● TASKS:
A) In the commit notice, what configuration option does the change add?
B) Please print the commit notice word for word, from "Posted to commits@jackrabbit.apache.org" up to and including "enables forked parsing.".
C) Write what follows the last line of the commit notice, carrying it on from there.

● PAGE:
+ + + +

You are viewing a plain text version of this content. The canonical link for it is here.
Posted to commits@jackrabbit.apache.org by ju...@apache.org on 2011/04/12 16:53:36 UTC
svn commit: r1091439 -
/jackrabbit/trunk/jackrabbit-core/src/main/java/org/apache/jackrabbit/core/query/lucene/SearchIndex.java
Author: jukka
Date: Tue Apr 12 14:53:36 2011
New Revision: 1091439
URL: http://svn.apache.org/viewvc?rev=1091439&view=rev
Log:
JCR-2864: Use out-of-process text extraction
Add a forkJavaCommand configuration option that enables forked parsing.
Modified:
jackrabbit/trunk/jackrabbit-core/src/main/java/org/apache/jackrabbit/core/query/lucene/SearchIndex.java
Modified: jackrabbit/trunk/jackrabbit-core/src/main/java/org/apache/jackrabbit/core/query/lucene/SearchIndex.java
URL: http://svn.apache.org/viewvc/jackrabbit/trunk/jackrabbit-core/src/main/java/org/apache/jackrabbit/core/query/lucene/SearchIndex.java?rev=1091439&r1=1091438&r2=1091439&view=diff
==============================================================================
--- jackrabbit/trunk/jackrabbit-core/src/main/java/org/apache/jackrabbit/core/query/lucene/SearchIndex.java (original)

+ + + +

● MATERIAL SUPPLIED:
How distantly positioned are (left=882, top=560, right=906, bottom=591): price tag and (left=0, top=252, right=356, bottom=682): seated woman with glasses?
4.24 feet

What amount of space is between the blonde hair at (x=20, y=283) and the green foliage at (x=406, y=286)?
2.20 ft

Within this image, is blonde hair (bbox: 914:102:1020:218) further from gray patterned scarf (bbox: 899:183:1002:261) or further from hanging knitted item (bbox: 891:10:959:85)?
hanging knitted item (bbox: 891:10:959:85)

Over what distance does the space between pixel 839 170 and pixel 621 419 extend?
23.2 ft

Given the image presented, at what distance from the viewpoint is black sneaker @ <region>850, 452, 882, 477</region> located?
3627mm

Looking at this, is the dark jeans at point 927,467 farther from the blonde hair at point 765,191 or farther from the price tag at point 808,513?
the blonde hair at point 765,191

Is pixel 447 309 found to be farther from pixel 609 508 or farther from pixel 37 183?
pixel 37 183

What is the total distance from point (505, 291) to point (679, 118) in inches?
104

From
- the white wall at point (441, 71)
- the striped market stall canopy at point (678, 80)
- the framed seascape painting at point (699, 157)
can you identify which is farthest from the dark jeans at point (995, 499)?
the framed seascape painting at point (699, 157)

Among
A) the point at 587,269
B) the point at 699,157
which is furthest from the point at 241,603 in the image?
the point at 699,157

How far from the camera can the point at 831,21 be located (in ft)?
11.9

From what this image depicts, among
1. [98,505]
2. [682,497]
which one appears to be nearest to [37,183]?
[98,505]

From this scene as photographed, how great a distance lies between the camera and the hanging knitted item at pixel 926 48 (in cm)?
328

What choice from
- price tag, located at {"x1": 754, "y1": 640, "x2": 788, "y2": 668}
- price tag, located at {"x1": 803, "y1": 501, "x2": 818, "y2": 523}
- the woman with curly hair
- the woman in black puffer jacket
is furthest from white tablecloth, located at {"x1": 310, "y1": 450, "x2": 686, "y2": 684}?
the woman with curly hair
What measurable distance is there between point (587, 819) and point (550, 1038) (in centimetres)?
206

+ + + +

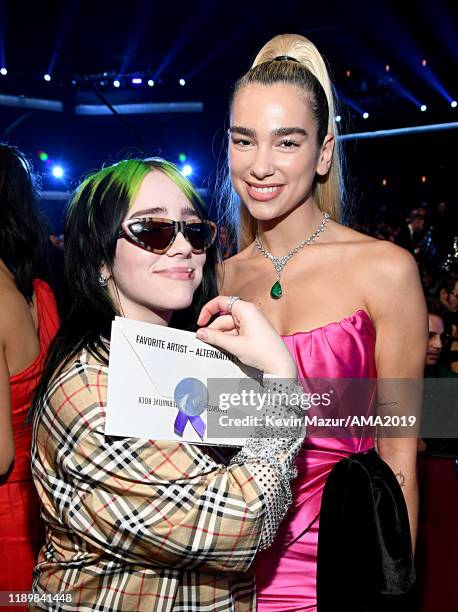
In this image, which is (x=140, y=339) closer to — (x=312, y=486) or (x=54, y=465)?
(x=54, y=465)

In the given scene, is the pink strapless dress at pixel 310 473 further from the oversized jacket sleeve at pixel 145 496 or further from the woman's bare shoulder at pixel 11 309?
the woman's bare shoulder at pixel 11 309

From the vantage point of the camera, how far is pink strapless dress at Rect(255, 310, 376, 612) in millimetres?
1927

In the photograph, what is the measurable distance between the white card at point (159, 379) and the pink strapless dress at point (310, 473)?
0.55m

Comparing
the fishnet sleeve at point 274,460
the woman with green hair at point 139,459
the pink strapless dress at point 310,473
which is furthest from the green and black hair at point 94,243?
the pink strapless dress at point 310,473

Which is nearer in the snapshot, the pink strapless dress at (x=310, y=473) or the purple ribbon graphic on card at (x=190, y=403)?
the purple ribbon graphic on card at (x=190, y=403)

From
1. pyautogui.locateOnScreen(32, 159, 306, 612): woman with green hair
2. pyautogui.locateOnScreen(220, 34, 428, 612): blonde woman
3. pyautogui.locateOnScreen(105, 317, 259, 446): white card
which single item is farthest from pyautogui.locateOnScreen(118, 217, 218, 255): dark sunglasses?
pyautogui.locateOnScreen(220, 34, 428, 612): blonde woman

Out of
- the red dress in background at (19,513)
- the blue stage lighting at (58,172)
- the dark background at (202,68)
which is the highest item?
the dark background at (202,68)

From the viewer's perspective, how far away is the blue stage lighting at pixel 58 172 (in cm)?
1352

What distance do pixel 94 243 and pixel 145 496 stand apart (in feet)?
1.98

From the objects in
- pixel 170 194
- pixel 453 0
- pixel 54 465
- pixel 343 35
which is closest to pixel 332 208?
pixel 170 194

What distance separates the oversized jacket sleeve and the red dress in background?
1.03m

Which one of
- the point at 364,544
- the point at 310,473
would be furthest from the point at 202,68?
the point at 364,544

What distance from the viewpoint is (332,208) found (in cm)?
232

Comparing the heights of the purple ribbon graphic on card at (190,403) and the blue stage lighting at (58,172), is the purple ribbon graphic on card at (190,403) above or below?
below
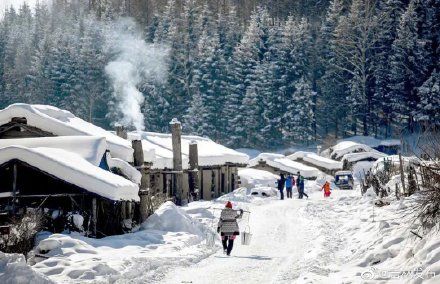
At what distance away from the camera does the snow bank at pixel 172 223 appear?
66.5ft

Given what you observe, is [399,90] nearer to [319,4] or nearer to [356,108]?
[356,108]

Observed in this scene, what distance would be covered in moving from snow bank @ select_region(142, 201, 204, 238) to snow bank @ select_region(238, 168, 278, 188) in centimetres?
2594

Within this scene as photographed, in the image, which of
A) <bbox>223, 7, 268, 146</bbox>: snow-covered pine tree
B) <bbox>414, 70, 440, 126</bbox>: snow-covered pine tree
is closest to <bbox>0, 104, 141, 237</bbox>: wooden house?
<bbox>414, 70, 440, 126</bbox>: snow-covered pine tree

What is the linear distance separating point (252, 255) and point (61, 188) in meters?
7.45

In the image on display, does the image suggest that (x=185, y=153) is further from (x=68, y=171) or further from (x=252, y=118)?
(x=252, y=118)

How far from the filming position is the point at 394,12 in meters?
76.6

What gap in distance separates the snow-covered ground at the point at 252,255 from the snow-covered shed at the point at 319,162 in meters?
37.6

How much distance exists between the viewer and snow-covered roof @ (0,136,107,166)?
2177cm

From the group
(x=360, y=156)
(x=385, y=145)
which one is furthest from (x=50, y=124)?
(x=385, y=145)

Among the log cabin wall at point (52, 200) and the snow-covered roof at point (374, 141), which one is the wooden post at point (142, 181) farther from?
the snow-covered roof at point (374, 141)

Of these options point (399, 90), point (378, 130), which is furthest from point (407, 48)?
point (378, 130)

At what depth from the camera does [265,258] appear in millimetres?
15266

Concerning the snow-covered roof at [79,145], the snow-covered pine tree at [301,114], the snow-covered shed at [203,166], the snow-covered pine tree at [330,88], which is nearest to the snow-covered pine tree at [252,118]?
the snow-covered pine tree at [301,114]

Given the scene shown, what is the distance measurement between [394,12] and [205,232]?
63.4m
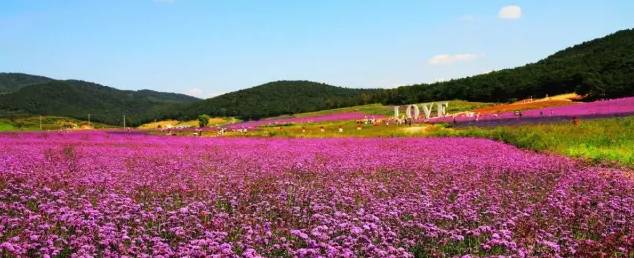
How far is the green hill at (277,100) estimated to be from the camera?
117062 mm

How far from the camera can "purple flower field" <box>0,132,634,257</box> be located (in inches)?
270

+ + + +

● ANSWERS IN ORDER:
A) It adds the forkJavaCommand option, which enables forked parsing.

B)
Posted to commits@jackrabbit.apache.org by ju...@apache.org on 2011/04/12 16:53:36 UTC
svn commit: r1091439 -
/jackrabbit/trunk/jackrabbit-core/src/main/java/org/apache/jackrabbit/core/query/lucene/SearchIndex.java
Author: jukka
Date: Tue Apr 12 14:53:36 2011
New Revision: 1091439
URL: http://svn.apache.org/viewvc?rev=1091439&view=rev
Log:
JCR-2864: Use out-of-process text extraction
Add a forkJavaCommand configuration option that enables forked parsing.

C)
+++ jackrabbit/trunk/jackrabbit-core/src/main/java/org/apache/jackrabbit/core/query/lucene/SearchIndex.java Tue Apr 12 14:53:36 2011
@@ -61,11 +61,16 @@ import org.apache.lucene.search.Sort;
import org.apache.lucene.search.SortField;
import org.apache.lucene.search.TermQuery;
import org.apache.tika.config.TikaConfig;
+import org.apache.tika.exception.TikaException;
+import org.apache.tika.fork.ForkParser;
+import org.apache.tika.metadata.Metadata;
import org.apache.tika.parser.AutoDetectParser;
+import org.apache.tika.parser.ParseContext;
import org.apache.tika.parser.Parser;
import org.slf4j.Logger;
import org.slf4j.LoggerFactory;
import org.w3c.dom.Element;
+import org.xml.sax.ContentHandler;
import org.xml.sax.SAXException;
import javax.jcr.RepositoryException;
@@ -216,6 +221,12 @@ public class SearchIndex extends Abstrac
private String tikaConfigPath = null;
/**
+ * Java command used to fork external parser processes,
+ * or <code>null</code> (the default) for in-process text extraction.
+ */
+ private String forkJavaCommand = null;
+
+ /**
* The Tika parser for extracting text content from binary properties.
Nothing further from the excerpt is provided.